In their release, SNCF criticizes Texas Central’s plans to continue the Shinkansen’s flawless safety record by building a dedicated system. However, in 2009 SNCF stated that is their “strong conviction” that building a high-speed rail system in Texas should be done EXACTLY that way, with lines exclusive for high speed trains.  In their own proposal in response to FRA’s Request for Expressions of Interest, stating verbatim on pages 11-12:

“SNCF wishes to emphasize its strong conviction that the success of its high-speed rail operations will depend on establishing dedicated track for high-speed service. It is easy to demonstrate that running high-speed trains and conventional passenger trains on different lines is better for all partiesHigh-speed lines must be designed exclusively for high-speed trains for the following reasons: additional safety constraints, operating challenges in optimizing timetables, extra costs of cab signaling equipment for conventional infrastructure and rolling stock, reduced allowances on super-elevation and gradients, and shallower track curves… Meeting these requirements is best done by placing HSR on separate dedicated tracks which prohibit mixed traffic.

Now, for their own self-interested reasons, the French have disregarded their own “strong convictions” and switched positions on their recommendation to avoid mixing different train technologies on the same tracks – a hypocritical, direct contradiction to their previous assertions.

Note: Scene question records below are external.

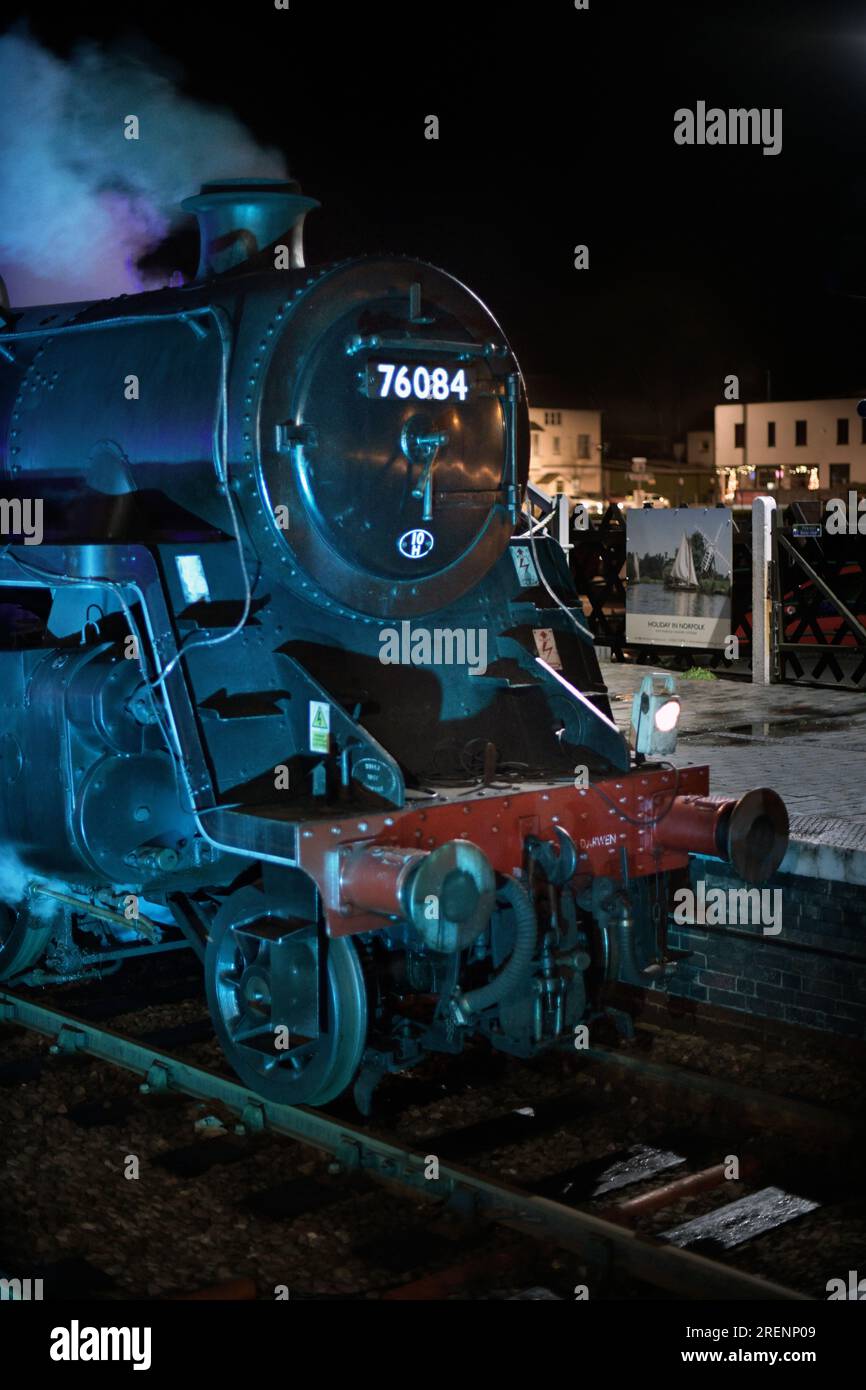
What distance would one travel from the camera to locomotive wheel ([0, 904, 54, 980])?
284 inches

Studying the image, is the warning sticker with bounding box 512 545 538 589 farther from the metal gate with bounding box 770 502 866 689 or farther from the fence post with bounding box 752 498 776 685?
the fence post with bounding box 752 498 776 685

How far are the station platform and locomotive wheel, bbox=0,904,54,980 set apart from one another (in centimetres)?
354

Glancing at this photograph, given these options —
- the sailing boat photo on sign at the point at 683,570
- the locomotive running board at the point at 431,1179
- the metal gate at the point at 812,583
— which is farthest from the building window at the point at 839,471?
the locomotive running board at the point at 431,1179

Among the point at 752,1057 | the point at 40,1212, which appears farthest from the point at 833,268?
the point at 40,1212

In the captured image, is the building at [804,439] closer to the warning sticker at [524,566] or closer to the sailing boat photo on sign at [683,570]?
the sailing boat photo on sign at [683,570]

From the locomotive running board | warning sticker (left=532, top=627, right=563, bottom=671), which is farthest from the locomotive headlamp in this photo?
the locomotive running board

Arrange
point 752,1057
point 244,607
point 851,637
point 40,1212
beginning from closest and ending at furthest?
point 40,1212
point 244,607
point 752,1057
point 851,637

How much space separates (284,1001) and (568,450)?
6415 centimetres

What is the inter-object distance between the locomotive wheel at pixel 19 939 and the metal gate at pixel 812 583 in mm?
8654

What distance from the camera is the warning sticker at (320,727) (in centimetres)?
560

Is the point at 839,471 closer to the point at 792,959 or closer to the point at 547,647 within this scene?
the point at 792,959

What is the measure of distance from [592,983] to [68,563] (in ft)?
8.70
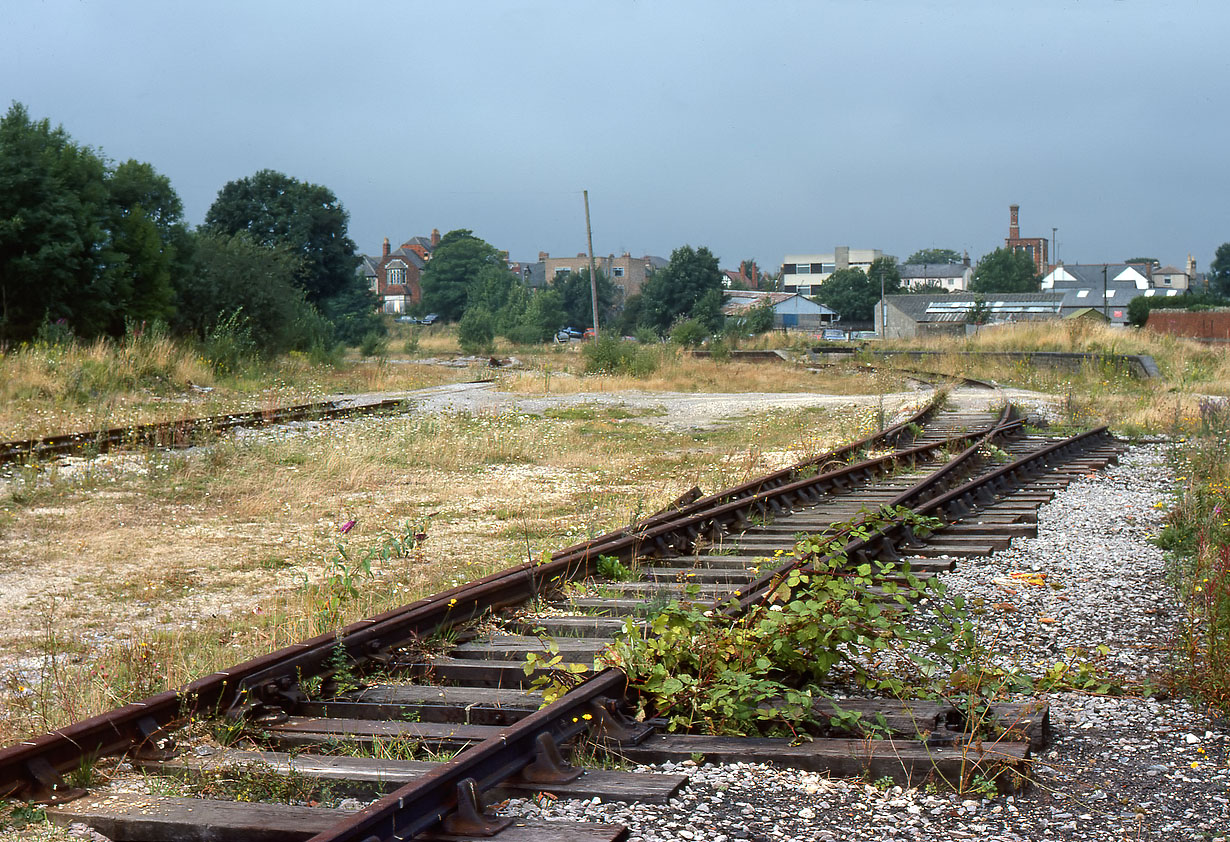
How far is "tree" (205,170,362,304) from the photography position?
61.2m

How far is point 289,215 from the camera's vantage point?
61.5 m

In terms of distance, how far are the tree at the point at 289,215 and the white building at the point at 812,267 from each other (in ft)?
323

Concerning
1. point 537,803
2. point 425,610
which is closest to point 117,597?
point 425,610

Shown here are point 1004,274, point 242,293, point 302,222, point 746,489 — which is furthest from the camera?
point 1004,274

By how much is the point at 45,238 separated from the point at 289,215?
4048 centimetres

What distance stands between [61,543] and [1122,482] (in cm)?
981

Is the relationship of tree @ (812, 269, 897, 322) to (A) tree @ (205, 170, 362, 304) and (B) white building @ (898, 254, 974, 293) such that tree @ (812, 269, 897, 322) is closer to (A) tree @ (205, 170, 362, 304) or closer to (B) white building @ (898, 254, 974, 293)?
(B) white building @ (898, 254, 974, 293)

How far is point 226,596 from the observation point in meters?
7.05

Let us be clear: Texas Central refuses to compromise the safety and integrity of this system by sharing tracks with other technologies. This commitment is one of the cornerstones of the safety program and culture that has made the Shinkansen system the best in the world, and will ensure that safety record continues here in Texas.

Texas Central will be successful due to its investor-owned and data-driven approach.

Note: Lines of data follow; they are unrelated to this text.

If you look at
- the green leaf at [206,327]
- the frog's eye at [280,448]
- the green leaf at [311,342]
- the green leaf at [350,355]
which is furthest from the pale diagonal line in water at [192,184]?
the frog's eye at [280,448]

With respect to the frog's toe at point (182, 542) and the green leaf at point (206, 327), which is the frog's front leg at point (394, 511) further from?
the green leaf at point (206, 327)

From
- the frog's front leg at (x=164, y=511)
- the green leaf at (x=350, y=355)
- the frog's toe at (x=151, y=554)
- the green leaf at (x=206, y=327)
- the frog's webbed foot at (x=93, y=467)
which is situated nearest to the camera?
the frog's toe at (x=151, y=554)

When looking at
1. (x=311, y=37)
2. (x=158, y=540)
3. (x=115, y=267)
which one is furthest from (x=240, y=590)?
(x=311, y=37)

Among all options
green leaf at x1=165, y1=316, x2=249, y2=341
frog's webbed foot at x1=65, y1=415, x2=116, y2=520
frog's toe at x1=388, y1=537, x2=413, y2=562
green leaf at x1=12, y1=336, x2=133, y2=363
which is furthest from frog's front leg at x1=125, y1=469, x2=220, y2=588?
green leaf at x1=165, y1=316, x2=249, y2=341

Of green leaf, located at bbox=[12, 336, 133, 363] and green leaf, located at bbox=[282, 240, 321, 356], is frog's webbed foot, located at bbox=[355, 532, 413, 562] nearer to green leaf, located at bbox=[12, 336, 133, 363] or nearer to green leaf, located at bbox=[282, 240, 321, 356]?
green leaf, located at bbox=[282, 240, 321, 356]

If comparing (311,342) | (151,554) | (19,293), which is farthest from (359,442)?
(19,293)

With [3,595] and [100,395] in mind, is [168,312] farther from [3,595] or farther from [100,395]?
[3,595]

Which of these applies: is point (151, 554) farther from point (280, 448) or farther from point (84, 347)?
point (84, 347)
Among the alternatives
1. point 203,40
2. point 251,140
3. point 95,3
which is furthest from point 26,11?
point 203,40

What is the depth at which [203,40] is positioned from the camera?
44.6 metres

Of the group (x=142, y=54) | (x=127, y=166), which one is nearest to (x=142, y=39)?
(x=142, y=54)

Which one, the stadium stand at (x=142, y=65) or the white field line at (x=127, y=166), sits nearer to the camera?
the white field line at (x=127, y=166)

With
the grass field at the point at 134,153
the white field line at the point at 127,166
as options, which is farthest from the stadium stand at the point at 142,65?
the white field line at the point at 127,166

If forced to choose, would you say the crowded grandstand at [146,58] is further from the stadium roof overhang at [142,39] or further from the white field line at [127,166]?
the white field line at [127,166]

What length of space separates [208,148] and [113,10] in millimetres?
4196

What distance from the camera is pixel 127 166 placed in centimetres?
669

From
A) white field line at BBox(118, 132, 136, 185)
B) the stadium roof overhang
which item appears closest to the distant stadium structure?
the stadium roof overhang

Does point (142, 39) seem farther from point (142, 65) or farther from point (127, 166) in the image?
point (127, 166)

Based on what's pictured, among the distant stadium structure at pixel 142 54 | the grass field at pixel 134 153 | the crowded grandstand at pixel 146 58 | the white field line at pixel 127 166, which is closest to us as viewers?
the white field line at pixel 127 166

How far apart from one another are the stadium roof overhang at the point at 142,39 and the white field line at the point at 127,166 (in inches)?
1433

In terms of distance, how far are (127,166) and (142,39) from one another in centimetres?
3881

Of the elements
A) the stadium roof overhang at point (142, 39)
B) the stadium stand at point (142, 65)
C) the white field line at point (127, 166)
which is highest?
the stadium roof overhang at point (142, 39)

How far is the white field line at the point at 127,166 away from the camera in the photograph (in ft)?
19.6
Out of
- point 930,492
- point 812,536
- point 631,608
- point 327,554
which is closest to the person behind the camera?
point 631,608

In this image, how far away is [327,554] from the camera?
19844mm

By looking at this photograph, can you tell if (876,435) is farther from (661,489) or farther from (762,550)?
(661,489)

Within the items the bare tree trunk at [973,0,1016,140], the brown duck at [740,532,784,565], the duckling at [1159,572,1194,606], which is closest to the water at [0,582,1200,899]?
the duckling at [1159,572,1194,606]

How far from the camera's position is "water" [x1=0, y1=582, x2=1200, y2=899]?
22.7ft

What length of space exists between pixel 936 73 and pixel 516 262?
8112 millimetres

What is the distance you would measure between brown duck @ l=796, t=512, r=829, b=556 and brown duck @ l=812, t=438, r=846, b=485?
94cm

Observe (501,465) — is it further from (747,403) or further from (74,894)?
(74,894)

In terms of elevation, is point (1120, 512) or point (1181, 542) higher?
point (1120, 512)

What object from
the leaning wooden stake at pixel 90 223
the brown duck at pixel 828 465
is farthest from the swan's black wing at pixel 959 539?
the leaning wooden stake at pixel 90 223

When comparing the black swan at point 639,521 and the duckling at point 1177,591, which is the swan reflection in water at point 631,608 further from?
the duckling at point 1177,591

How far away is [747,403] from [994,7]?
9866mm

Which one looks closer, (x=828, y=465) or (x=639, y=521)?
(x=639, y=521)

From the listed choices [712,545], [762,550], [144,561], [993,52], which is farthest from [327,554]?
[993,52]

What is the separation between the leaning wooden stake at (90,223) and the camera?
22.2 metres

As a private company operating in a competitive market, Texas Central has conducted the most robust and comprehensive market research to-date on the DFW-Houston travel corridor, utilizing state of the art methodology and technology to allow data – not political interests – to drive company decision making. The scrutiny and accountability of the private market will ensure this project is being developed and deployed in the most fiscally responsible way.

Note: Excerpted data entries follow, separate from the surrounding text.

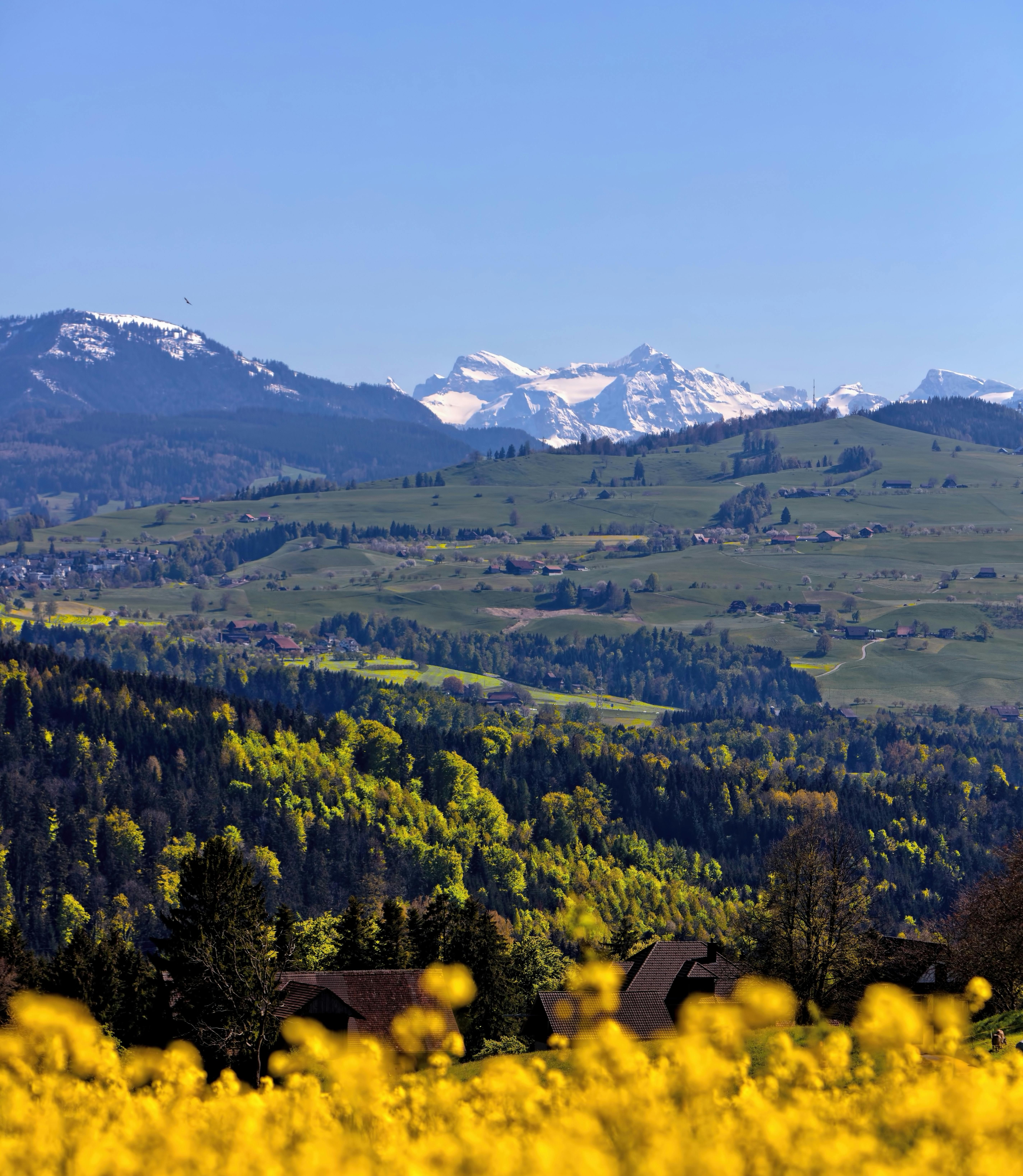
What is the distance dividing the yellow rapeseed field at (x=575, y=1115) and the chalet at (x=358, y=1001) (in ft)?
68.7

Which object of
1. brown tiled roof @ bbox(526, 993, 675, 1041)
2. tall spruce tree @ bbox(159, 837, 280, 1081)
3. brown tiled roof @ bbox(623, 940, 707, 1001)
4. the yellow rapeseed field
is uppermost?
the yellow rapeseed field

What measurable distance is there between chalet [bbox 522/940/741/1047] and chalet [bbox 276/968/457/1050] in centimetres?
607

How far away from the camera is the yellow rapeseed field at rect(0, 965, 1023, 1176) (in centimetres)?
4359

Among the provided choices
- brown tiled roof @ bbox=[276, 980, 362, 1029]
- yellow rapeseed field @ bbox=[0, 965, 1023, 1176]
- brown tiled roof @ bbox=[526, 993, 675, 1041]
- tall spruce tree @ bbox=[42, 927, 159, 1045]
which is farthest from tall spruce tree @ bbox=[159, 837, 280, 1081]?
brown tiled roof @ bbox=[526, 993, 675, 1041]

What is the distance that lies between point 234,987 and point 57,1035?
8.31m

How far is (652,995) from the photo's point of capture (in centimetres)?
9450

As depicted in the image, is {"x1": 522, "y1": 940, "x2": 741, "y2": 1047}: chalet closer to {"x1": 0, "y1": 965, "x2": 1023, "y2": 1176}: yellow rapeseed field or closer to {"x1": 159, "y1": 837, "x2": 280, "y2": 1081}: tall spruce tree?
{"x1": 159, "y1": 837, "x2": 280, "y2": 1081}: tall spruce tree

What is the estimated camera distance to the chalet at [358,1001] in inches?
3280

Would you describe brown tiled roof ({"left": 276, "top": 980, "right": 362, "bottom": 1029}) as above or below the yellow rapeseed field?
below

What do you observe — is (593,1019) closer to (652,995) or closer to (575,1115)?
(652,995)

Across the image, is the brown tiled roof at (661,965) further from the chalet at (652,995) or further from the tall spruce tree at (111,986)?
the tall spruce tree at (111,986)

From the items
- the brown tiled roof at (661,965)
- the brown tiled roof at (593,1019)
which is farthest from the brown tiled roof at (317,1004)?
the brown tiled roof at (661,965)

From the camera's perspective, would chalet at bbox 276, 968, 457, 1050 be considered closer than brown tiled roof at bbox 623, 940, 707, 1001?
Yes

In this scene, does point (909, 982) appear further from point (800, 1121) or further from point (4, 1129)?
point (4, 1129)
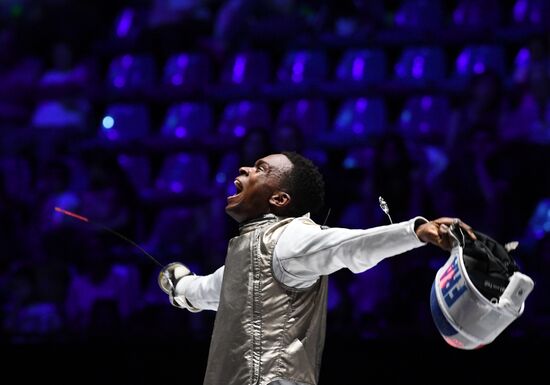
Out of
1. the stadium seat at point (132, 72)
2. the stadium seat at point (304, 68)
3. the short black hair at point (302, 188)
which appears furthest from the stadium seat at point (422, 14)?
the short black hair at point (302, 188)

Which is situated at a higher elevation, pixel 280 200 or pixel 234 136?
pixel 234 136

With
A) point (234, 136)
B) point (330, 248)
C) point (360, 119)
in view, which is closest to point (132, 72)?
point (234, 136)

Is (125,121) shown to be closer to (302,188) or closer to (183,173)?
(183,173)

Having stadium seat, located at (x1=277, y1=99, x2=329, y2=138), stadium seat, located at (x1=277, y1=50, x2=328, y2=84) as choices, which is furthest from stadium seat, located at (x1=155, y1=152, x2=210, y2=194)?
stadium seat, located at (x1=277, y1=50, x2=328, y2=84)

SNCF, a company that as of 2016 was more than 45B€ in debt, adding over 3B€ in losses every year (Spinetta Report, Feb 15, 2018), clearly does not understand how to build and operate a commercially successful train line. Similar to the failed California project, in building out a network that is not rooted in market research, it would result in an underutilized, inefficient and expensive service that would operate at a deficit.

Consistent with their operations in Europe, the French state-owned National Railway admits that their plans would require significant public-sector investment, including ongoing operational subsidies. This approach ignores Texas law and public sentiment and provides an ill-informed and thinly-veiled attempt to appeal to the US government to eliminate their competition introducing high-speed train service in the Houston-to-North Texas market. Further, the French railway system is significantly less utilized than its European counterparts – in many instances more than 50% fewer riders per day (Spinetta Report, Feb 15, 2018). It would seem their time would be better spent focusing on their own ridership issues at home rather than attempting to stifle competition abroad.

What is most ironic is that SNCF’s release recommends using taxpayer dollars, mixing technologies on the same line, and creating a state-wide system that is not based on researched ridership data – the exact same fundamental flaws that have challenged California. Their criticism of Texas Central’s point-to-point, investor-led approach to high-speed train development is the equivalent of K-Mart telling Amazon how to run their business.